Post aus der Invalidenstrasse

Bemerkungen zu einem Brief aus dem BMVBS

Von Jürgen Schutte

Am 1. September 2011 hat der Parlamentarische Staatssekretär im Bundesministerium für Verkehr, Bau und Stadtentwicklung, Dr. Andreas Scheuer, an den Finanzausschuss des Bundestages fünfzig Exemplare einer neu erarbeiteten Broschüre mit dem Titel Öffentlich-Private-Partnerschaften am Beispiel des Bundes­fernstraßenbaus geschickt. Er hat dazu angemerkt, dass „leistungsfähige Bundesfernstraßen“ eine entscheidende Voraussetzung für die Sicherung des Wirtschaftsstandorts seien.

Man muss wohl zur Kenntnis nehmen, dass die Bundesregierung trotz aller Pannen und Skandale beim Autobahnausbau in privaten Händen an der Priorität der Öffentlich Privaten Partnerschaften (PPP) festhält und auch bereit ist, sich die Propaganda für ihre Privatisierungspolitik einiges kosten zu lassen.

Hier soll jedoch nicht die erwähnte Broschüre zum Thema gemacht werden, sondern die Unver­schämtheit, mit der Dr. Scheuer die zunehmende Kritik an PPP abfertigt. Er schreibt an die Abgeordneten:

„Leider steht die Öffentlichkeit zum Teil mangels Hintergrundwissen und oberflächlich recherchierter Medienberichte dem Thema ÖPP eher skeptisch gegenüber. Deswegen hat das BMVBS nun diese Broschüre veröffentlicht, die Interessierte im In- und Ausland ansprechen soll und mit der Vermittlung sachdienlicher Fachinformationen auch das Ziel verfolgt, ggf. bestehende ungerechtfertigte Vorurteile gegenüber ÖPP auszuräumen“.

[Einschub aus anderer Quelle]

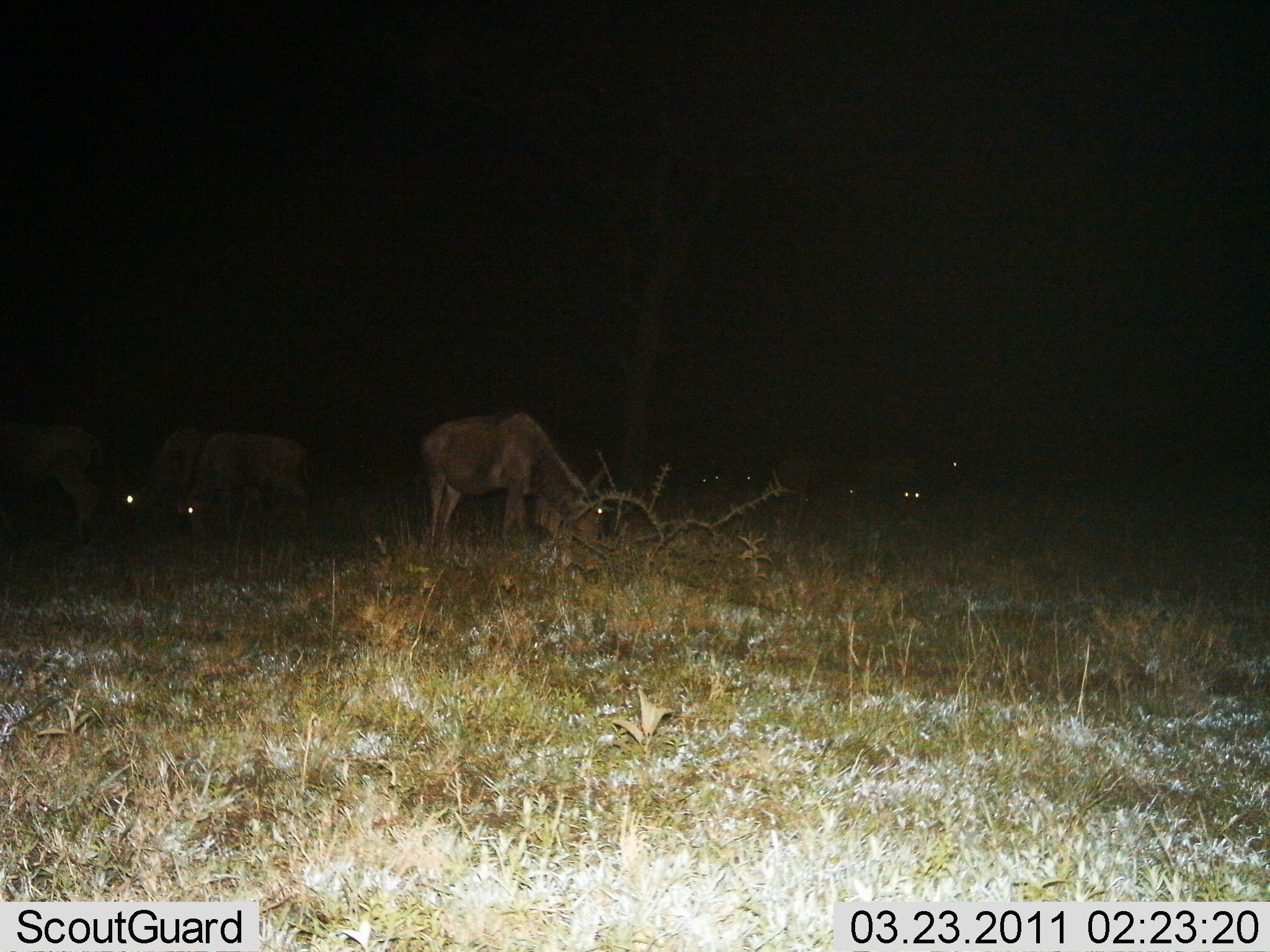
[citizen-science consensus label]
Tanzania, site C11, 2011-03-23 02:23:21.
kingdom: Animalia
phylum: Chordata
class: Mammalia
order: Artiodactyla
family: Bovidae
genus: Connochaetes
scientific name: Connochaetes taurinus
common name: blue wildebeest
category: wildebeest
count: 7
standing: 73%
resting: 9%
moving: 0%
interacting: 0%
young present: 0%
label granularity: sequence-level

Unverfroren ist diese Beschimpfung, weil es zwar tatsächlich an „Hintergrundwissen“ über PPP-Projekte mangelt, dieser Mangel jedoch auf das Konto der Lobbyisten geht, die alles daran setzen, Vorhaben und Projekte schön geheim zu halten.

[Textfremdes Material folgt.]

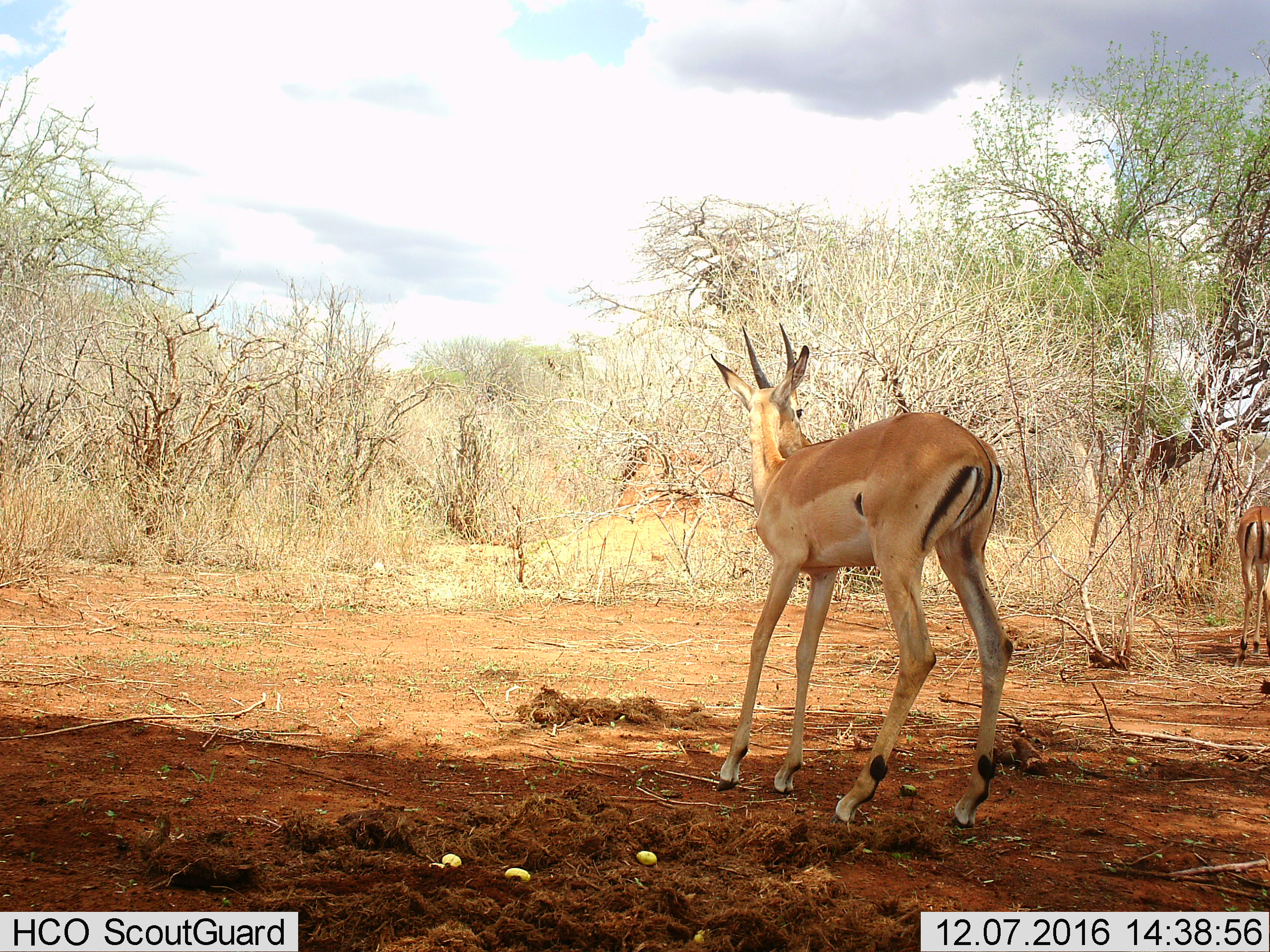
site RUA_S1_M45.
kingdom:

So veranstaltet die „Partnerschaften Deutschland“, die öffentlich-private Agentur für die Propagierung von PPP, derzeit ein umfangreiches Forschungsprojekt, in dem die an PPP-Vorhaben Beteiligten befragt werden. Und zwar nicht etwa danach, ob ihr Projekt teurer wurde als verspro­chen oder ob es unendliche Streitigkeiten um Kosten für nicht bedachte Schäden gibt oder eine Reduzierung der Arbeitsplätz – da kämen allerhand „sachdienliche Fachinformationen“ zusammen – sondern nach ihren „Kommunikationsproblemen“.

Frech wie Oskar enthält man der Öffentlichkeit zunächst die Fakten vor und bezichtigt sie dann der Unwissenheit.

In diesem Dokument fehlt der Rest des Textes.